Health and Social Services Committee

Review of Cancer Services for the People of Wales

Business | NAFW
Name of respondent:Dr Malcolm Adams Consultant Clinical Oncologist and Medical Director
Are you responding on behalf of an organisation? No
If so please give the name
Address: Velindre Hospital, Whitchurch, Cardiff.
Telephone number:02920196127
Would you be willing to give oral evidence to the Committee? Yes
If the evidence you give below is your personal view, rather then that of an organisation, please state whether or not you are willing for your evidence to be published by putting a X in the appropriate box below:
I am content for my evidence to be published X
I am not content for my evidence to be published
Business | NAFW
1 How can information technology be used more effectively to track and facilitate the patient’s journey?

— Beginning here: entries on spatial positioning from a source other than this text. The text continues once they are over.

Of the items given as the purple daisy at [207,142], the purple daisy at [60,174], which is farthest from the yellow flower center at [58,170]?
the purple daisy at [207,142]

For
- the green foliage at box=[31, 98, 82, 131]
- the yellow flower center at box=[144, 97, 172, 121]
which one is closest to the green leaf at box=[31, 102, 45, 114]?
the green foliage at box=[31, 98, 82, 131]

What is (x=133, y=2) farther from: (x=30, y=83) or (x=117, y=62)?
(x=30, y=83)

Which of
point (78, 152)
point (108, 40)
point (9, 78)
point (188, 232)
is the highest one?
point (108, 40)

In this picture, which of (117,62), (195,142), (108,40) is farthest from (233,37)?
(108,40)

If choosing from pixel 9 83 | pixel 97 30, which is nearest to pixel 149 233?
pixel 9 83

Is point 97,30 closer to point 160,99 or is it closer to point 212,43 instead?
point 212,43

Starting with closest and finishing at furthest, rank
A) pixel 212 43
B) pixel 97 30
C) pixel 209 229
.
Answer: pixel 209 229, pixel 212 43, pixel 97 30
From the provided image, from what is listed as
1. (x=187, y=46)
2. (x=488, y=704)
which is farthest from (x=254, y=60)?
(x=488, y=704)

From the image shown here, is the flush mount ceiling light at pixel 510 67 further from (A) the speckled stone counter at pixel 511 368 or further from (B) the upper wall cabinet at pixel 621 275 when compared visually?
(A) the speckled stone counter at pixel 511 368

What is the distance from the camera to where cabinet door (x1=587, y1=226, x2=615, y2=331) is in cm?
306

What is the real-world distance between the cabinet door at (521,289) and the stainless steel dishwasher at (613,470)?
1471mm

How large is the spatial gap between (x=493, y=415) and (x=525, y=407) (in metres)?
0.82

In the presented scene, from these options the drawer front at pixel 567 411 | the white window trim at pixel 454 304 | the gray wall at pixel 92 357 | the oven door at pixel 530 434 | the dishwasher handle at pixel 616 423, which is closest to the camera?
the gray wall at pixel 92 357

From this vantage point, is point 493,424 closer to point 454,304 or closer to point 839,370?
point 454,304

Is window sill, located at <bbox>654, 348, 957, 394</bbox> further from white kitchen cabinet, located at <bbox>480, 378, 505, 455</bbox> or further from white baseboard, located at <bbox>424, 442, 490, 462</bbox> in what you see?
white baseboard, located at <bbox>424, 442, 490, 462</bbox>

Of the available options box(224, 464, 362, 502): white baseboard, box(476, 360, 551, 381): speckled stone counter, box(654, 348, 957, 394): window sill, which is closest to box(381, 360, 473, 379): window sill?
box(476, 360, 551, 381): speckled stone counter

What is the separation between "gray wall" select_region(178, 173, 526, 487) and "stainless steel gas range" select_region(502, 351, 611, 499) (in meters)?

Response The entry of clinical data into a single, fully developed, All -Wales clinical data base for example Cancer Network Information System Cymru (CANISC) should be made mandatory, to ensure the availability of accurate outcome data and ensure that standards such as waiting time are accurately monitored. This database needs to be accessible to all relevant clinicians at all stages of the patient journey. We must avoid the duplication of data entry into other data bases which entails unnecessary effort .It is important for the data bases to be compatible with other relevant managerial data systems and for this reason the data based should probably be adopted by Informing Health Care. Appropriate funding is needed to facilitate entry of quality validated data throughout the patient pathway.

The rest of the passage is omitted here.